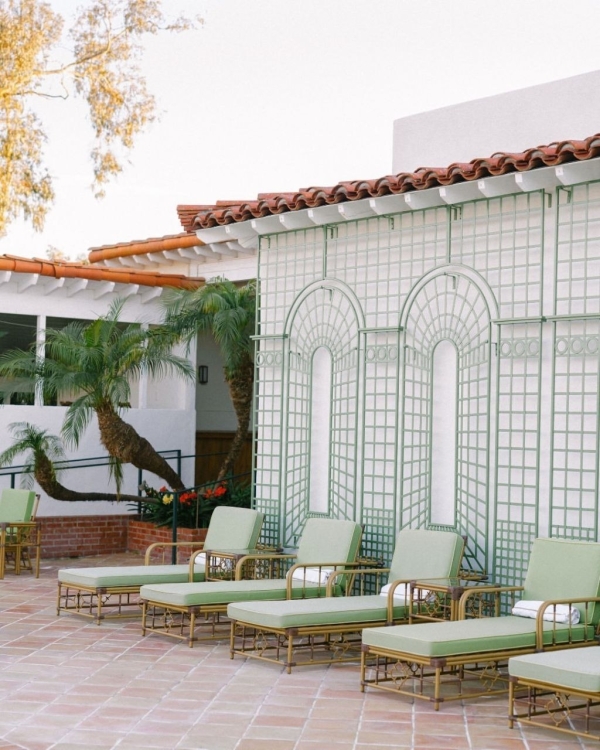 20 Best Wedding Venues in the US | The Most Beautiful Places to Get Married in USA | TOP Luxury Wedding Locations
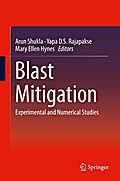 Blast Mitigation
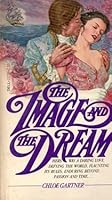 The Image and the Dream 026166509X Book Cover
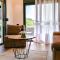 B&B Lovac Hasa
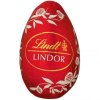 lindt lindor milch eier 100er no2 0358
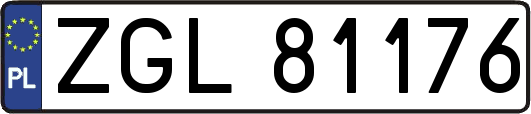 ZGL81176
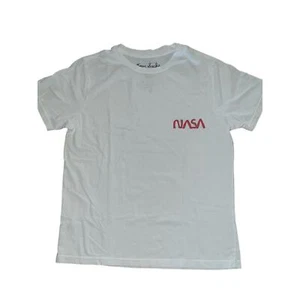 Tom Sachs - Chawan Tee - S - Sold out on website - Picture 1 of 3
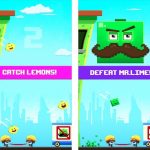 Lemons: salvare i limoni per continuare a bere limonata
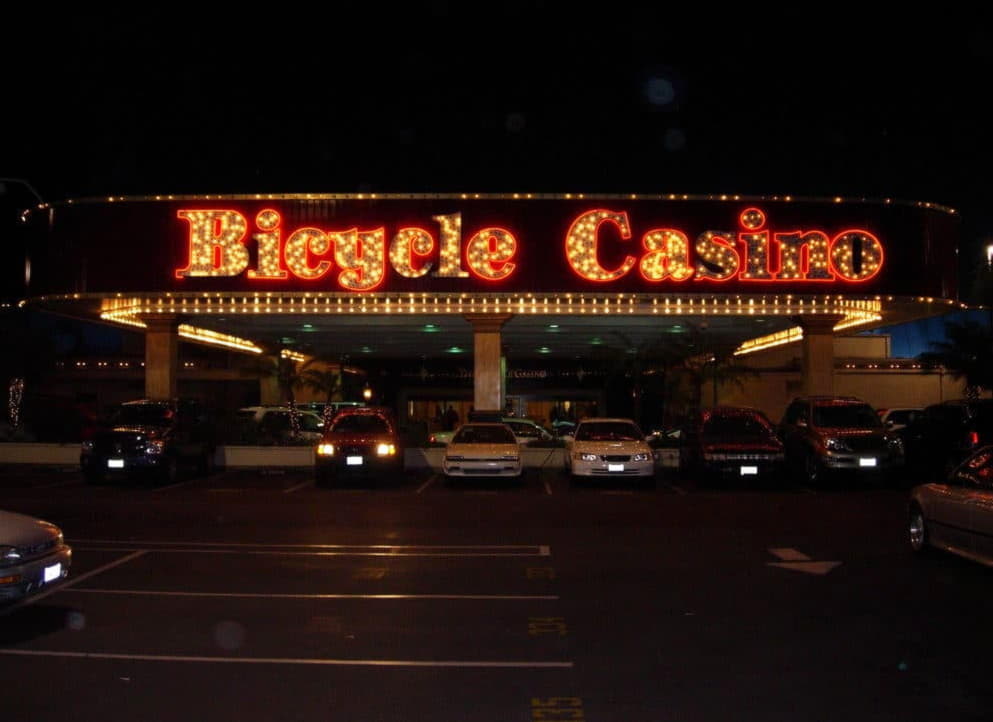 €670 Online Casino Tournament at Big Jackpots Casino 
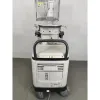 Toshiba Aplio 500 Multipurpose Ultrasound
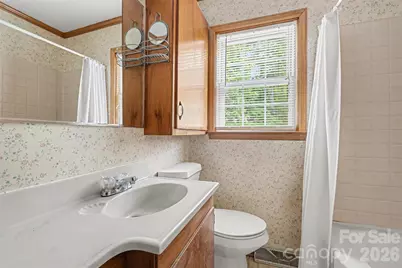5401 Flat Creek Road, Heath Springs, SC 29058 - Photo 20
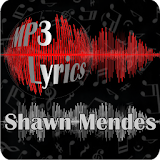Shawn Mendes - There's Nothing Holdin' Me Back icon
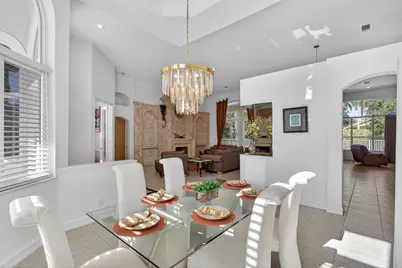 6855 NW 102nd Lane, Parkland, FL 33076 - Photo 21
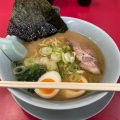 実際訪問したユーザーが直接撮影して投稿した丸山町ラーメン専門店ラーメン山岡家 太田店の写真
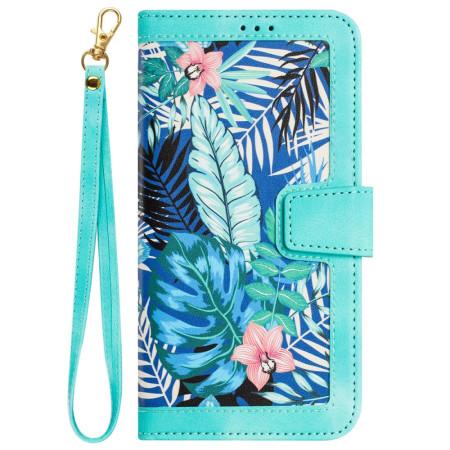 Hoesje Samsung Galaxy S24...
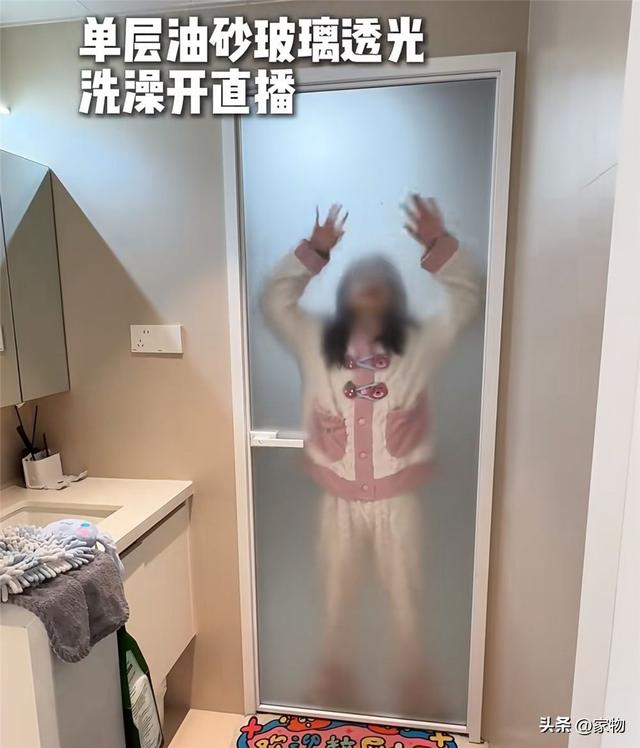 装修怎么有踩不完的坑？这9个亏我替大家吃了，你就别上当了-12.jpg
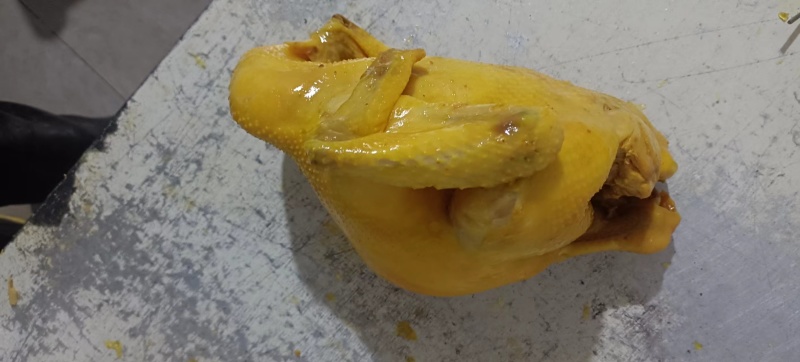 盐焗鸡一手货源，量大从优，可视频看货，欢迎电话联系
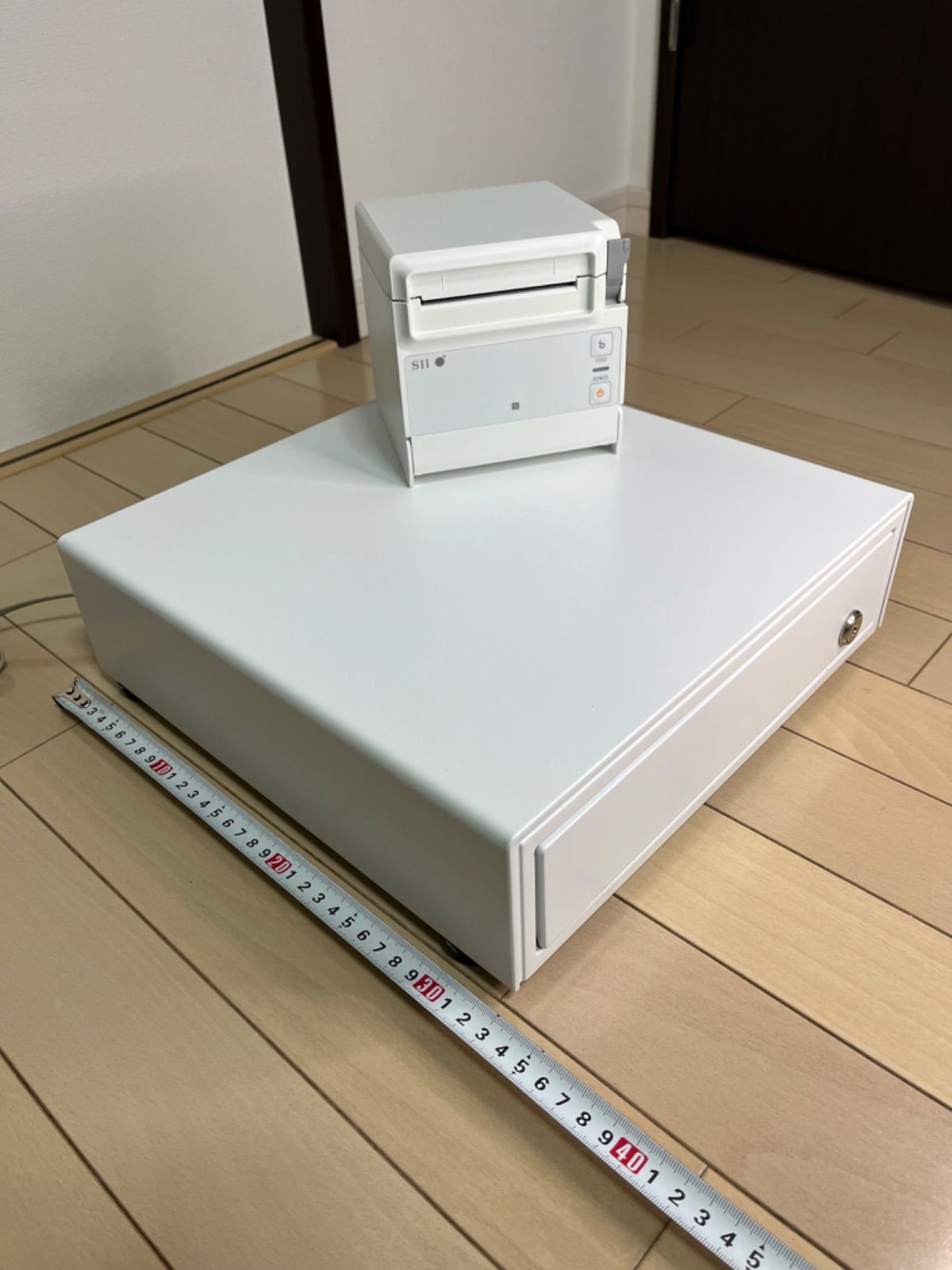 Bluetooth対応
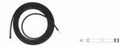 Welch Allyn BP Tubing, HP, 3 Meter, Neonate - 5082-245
-=-=-=-=-
*INSTRUCTIONS FOR THE TASK*:
Reproduce each line of the data above character for character, leaving the pictures out of your answer.

*RESPONSE AREA*:
 20 Best Wedding Venues in the US | The Most Beautiful Places to Get Married in USA | TOP Luxury Wedding Locations
 Blast Mitigation
 The Image and the Dream 026166509X Book Cover
 B&B Lovac Hasa
 lindt lindor milch eier 100er no2 0358
 ZGL81176
 Tom Sachs - Chawan Tee - S - Sold out on website - Picture 1 of 3
 Lemons: salvare i limoni per continuare a bere limonata
 €670 Online Casino Tournament at Big Jackpots Casino 
 Toshiba Aplio 500 Multipurpose Ultrasound
5401 Flat Creek Road, Heath Springs, SC 29058 - Photo 20
Shawn Mendes - There's Nothing Holdin' Me Back icon
 6855 NW 102nd Lane, Parkland, FL 33076 - Photo 21
 実際訪問したユーザーが直接撮影して投稿した丸山町ラーメン専門店ラーメン山岡家 太田店の写真
 Hoesje Samsung Galaxy S24...
 装修怎么有踩不完的坑？这9个亏我替大家吃了，你就别上当了-12.jpg
 盐焗鸡一手货源，量大从优，可视频看货，欢迎电话联系
 Bluetooth対応
 Welch Allyn BP Tubing, HP, 3 Meter, Neonate - 5082-245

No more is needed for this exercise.